A stone is thrown vertically upward at 15 m/s. Neglect friction due to the air. What is the stone's velocity after 2 seconds?
V =Vo -gt^2/2
g =9.8 m/s^2
V = Vo - g*t = 15 - 19.6 = -4.6 m/s
(minus sign indicates it is coming back down)
Yeroo kana nurraa yeroo ammaa kana
To find the stone's velocity after 2 seconds, we can use the equation of motion for an object in free fall.
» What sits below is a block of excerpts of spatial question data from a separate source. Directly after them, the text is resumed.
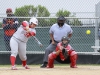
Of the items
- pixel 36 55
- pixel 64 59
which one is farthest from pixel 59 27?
pixel 36 55

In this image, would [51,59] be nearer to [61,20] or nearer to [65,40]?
[65,40]

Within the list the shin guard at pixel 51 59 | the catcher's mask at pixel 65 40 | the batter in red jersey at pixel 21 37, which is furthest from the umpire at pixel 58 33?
the batter in red jersey at pixel 21 37

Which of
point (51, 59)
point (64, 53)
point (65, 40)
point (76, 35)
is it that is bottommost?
point (51, 59)

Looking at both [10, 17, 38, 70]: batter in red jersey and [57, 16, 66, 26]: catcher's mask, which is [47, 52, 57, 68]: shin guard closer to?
[10, 17, 38, 70]: batter in red jersey

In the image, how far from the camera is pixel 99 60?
45.4ft

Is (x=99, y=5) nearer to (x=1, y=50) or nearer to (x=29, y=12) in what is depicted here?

The equation of motion for an object in free fall is given by:
v = u + gt
Where:
v is the final velocity
u is the initial velocity
g is the acceleration due to gravity (approximated as 9.8 m/s^2)
t is the time
In this case, the stone is initially thrown vertically upward with an initial velocity of 15 m/s. Since the acceleration due to gravity acts in the opposite direction, we take it as negative (-9.8 m/s^2).
Substituting the given values into the equation, we have:
v = 15 m/s + (-9.8 m/s^2) * 2 s
Calculating the expression:
v = 15 m/s - 19.6 m/s
v ≈ -4.6 m/s
Therefore, the stone's velocity after 2 seconds is approximately -4.6 m/s. The negative sign indicates that the stone is moving downward.